Commento al Vangelo del 5 Luglio 2020 – don Giovanni Berti (don Gioba)

Ristoro e giogo… sono due parole che in questo Vangelo mi colpiscono, perché sembrano quasi fuori contesto in un discorso di fede oggi. Addirittura combinate insieme generano un ossimoro: Gesù propone un giogo che dà ristoro. Come è possibile che uno strumento che lega gli animali e pesa sulle loro spalle per fare un lavoro di fatica possa essere addirittura un ristoro per chi è affaticato, oppresso e desideroso di essere libero?

Ma è proprio questo che rende straordinario il Vangelo, cioè scardinare continuamente le nostre idee e abitudini, e offrirci punti di vista inaspettati e strade nuove là dove pensavamo non ci fosse scampo.

In questo periodo tutti ci sentiamo stanchi e oppressi da quello che succede nel mondo, partendo dalla pandemia che ci limita sia nella vita e che pesa anche economicamente per molte famiglie, fino ad arrivare alle situazioni personali di oppressione che possono essere insuccessi, malattie, scontri personali.

[Voci del dataset]
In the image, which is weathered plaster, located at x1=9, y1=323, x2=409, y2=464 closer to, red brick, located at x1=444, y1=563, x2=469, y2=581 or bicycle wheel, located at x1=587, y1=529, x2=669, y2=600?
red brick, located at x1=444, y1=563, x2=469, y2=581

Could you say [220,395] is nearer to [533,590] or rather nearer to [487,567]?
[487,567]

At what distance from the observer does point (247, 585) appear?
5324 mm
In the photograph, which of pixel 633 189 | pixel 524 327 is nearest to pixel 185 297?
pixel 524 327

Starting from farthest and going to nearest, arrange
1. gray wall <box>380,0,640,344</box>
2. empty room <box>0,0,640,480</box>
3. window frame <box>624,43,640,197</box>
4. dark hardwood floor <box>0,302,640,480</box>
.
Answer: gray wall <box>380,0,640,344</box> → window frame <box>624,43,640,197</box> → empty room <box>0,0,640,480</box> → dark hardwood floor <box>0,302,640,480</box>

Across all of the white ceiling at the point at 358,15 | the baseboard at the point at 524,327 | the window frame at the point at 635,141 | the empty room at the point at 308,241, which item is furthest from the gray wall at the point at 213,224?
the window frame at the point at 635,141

...

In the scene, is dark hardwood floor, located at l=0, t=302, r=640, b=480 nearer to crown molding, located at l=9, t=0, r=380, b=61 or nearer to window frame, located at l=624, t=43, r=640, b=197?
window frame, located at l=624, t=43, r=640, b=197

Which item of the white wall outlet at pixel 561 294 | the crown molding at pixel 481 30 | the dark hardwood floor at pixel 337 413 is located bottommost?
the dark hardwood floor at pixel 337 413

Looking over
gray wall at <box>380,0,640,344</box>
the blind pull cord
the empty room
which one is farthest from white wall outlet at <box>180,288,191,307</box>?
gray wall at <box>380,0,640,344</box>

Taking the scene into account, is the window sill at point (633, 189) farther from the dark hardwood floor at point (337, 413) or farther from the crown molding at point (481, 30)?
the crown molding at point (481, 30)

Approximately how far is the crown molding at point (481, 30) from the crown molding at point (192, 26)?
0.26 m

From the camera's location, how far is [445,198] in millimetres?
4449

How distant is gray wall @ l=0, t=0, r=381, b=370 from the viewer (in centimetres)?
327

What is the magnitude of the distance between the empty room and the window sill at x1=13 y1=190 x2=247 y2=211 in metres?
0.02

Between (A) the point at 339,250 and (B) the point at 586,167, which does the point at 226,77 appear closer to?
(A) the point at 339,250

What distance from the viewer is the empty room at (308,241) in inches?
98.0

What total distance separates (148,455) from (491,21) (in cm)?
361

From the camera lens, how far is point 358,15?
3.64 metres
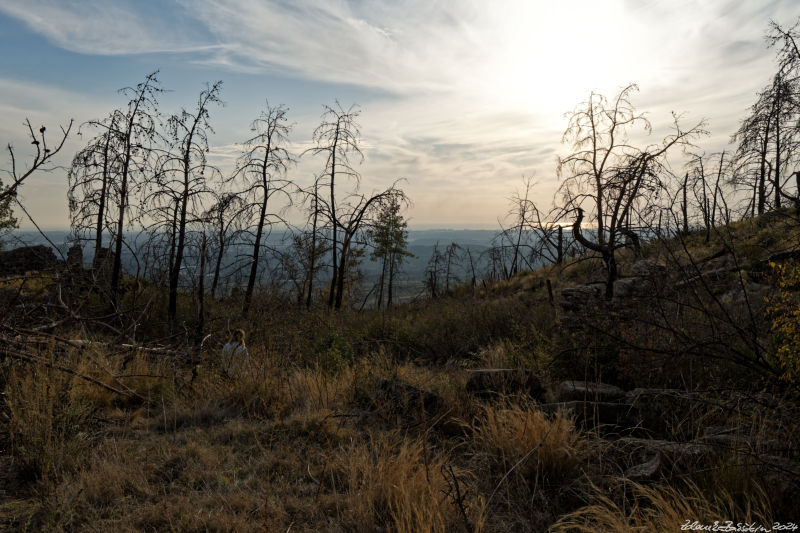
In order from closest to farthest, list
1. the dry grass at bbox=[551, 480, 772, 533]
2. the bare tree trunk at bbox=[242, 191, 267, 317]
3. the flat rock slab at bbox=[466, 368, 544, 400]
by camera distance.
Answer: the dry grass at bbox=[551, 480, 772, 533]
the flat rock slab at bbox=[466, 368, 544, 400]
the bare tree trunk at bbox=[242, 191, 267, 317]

==

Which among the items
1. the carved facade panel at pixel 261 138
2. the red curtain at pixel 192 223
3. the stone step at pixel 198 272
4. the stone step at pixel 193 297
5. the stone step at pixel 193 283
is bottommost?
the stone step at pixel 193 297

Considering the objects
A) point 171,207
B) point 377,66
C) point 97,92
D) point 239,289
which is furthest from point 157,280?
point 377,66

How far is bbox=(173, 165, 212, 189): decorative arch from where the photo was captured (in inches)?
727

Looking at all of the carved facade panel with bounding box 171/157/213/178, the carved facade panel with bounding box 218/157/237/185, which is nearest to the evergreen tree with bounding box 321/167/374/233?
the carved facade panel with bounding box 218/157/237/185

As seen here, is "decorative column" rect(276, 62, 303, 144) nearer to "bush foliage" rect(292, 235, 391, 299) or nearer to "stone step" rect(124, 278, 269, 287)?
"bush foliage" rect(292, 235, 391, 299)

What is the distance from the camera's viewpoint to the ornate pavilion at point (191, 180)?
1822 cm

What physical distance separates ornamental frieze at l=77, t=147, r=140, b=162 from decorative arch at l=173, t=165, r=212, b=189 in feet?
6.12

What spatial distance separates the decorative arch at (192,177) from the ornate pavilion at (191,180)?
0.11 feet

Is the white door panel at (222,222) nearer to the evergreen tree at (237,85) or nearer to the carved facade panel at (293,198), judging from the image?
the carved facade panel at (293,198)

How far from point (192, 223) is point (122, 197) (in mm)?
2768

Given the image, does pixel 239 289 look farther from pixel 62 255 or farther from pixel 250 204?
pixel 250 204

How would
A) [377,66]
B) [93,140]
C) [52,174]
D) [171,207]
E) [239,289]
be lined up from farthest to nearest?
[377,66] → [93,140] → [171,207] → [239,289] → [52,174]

* [DOMANDE DI STUDIO]
1. Nel commento al Vangelo, che cosa generano le parole «ristoro» e «giogo» quando sono combinate insieme?
2. Elenca tutte le situazioni personali di oppressione citate nel commento al Vangelo.
3. Riprendi il commento al Vangelo dal punto in cui si ferma.

* [RISPOSTE PER NUMERO]
1. Un ossimoro.

2. Insuccessi, malattie, scontri personali.

3.
Se prendiamo anche la situazione stessa di Gesù uomo, anche lui ha molti motivi per sentirsi stanco e oppresso, perché sperimenta quanto sia difficile annunciare Dio e cambiare le abitudini di fede e di vita delle persone. Gesù nonostante tutto quel che fa, in parole e gesti miracolosi, sperimenta l’opposizione proprio da parte di coloro che dovrebbero essere i primi a capirlo e accoglierlo, i teologi e i capi religiosi. L’evangelista nella parte del vangelo poco prima del brano di questa domenica ci racconta come Gesù si lamenta perché non viene accolto e rifiutato anche dalle città in cui si reca. Persino Giovanni Battista in prigione manifesta dubbi su di lui!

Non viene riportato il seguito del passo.